Mrs. Van Tyle folded her hands demurely. “It's sweet of you to see it that way, Alice.”
James turned in at the Century Building. In the elevator he met his cousin. Both of them were bound for the office of the candidate being supported by the progressives for the Senate.
“Anything new?” Jeff asked.
“A rumor that Killen has fallen by the wayside. Big Tim was with him for an hour last night at the Pacific.”
“I've not been sure of Killen for quite a while. He's a weak sister.”
“He'd better not go wrong if he expects to keep on living in this state,” James imparted, a hard light in his eyes.
At the third floor they left the elevator and turned to the right under an arch bearing the sign Hardy, Elliott & Carson. Without knocking they passed into Hardy's private office.
Of the three men they found there it was plain that one was being pushed doggedly to bay. He was small and insignificant, with weak blinking eyes. Standing with his back to the wall, he moistened his lips with the tip of his tongue.
“Who says it?” he whined shrilly. “Who says I sold out?”
An apoplectic, bull-necked ruffian stood directly in front of him and sawed the air violently with a fat forefinger.
“I ain't sayin' it, Killen—I'm askin' if you have. What I say is that you'd better make your will before you vote for Frome. Make 'em pay fat, for by thunder! you'll be political junk, Mr. Sam Killen.”

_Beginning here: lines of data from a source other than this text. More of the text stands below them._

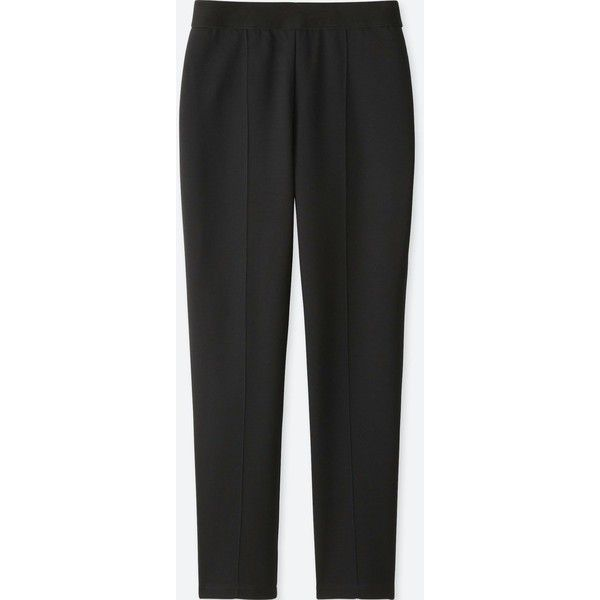 UNIQLO Women's Ponte Slim Pants ($20) ❤ liked on Polyvore featuring pants, black, slim fit dress pants, slim fit suit pants, slim pants, suit pants and slim suit pants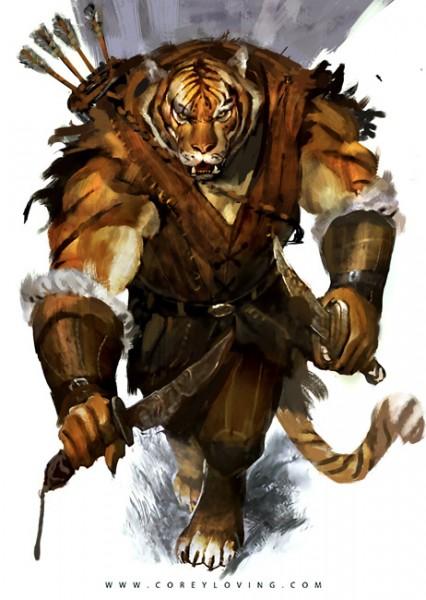 TigerAndTwoDaggers
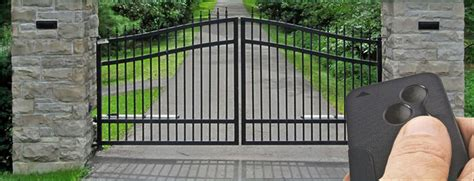 swing gate automation eden gate automation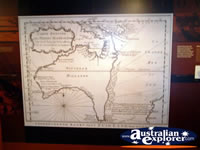 The Australian Stockmans Hall of Fame Map . . . CLICK TO ENLARGE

Killen, sweating agony, turned appealingly to Jeff. “I haven't said I was going to vote for Frome. Mr. Rawson's got no right to bulldoze me and I'm not going to stand it.”
“The hell you ain't,” roared Rawson, shaking his fist at the unhappy legislator. “I guess you'll stand the gaff till you explain.”
“Just a moment, Bob,” interrupted Jeff. “Let's get at the facts. Don't convict the prisoner till the evidence is in.”
Rawson hobbled his wrath for the moment. “That's all right, Jeff. You ask Hardy. I'm giving you straight goods.”
The keen-eyed, smooth-shaven man in a gray business suit who had been listening silently to the gathering storm contributed information briefly and impartially.
“Mr. Killen spent an hour last night with Big Tim at the Pacific Hotel.”
“Sneaked in by the side entrance and took the elevator to the seventh floor. The deal was arranged in Room 743,” added Rawson.
“You spied on me,” burst from Killen's lips.
“Sure thing. And we caught you with the goods,” sneered the red-faced politician.
“I'll not stand it. I'll not support a man that won't trust me.”
“You won't, eh?” Rawson was across the floor in two jumps, worrying his victim as a terrier does a rat. “Forget it. You were elected to support R. K. Hardy, sewed up with a pledge tight and fast. We're not in the primer class, Killen. Don't get a notion you're going to do as you damn please. You'll—vote—for—R.—K.—Hardy. Get that?”
“I refuse to be moved by threats, and I decline to discuss the matter further,” retorted Killen with a pitiable attempt at dignity.
Rawson laughed with insulting menace. “That's a good one. I've sold out, but it's none of your business what I got. That what you mean?”
“You surely must recognize our right to an explanation, Killen,” Jeff said gently.
“No, sir, I don't,” flushed the little man with sullen bravado. “I ain't got a thing against you, but Rawson goes too far.”
“I think he does,” Jeff agreed. “Killen is all right. Gentlemen, suppose you let him and me talk it over alone. We can reach an agreement that is satisfactory.”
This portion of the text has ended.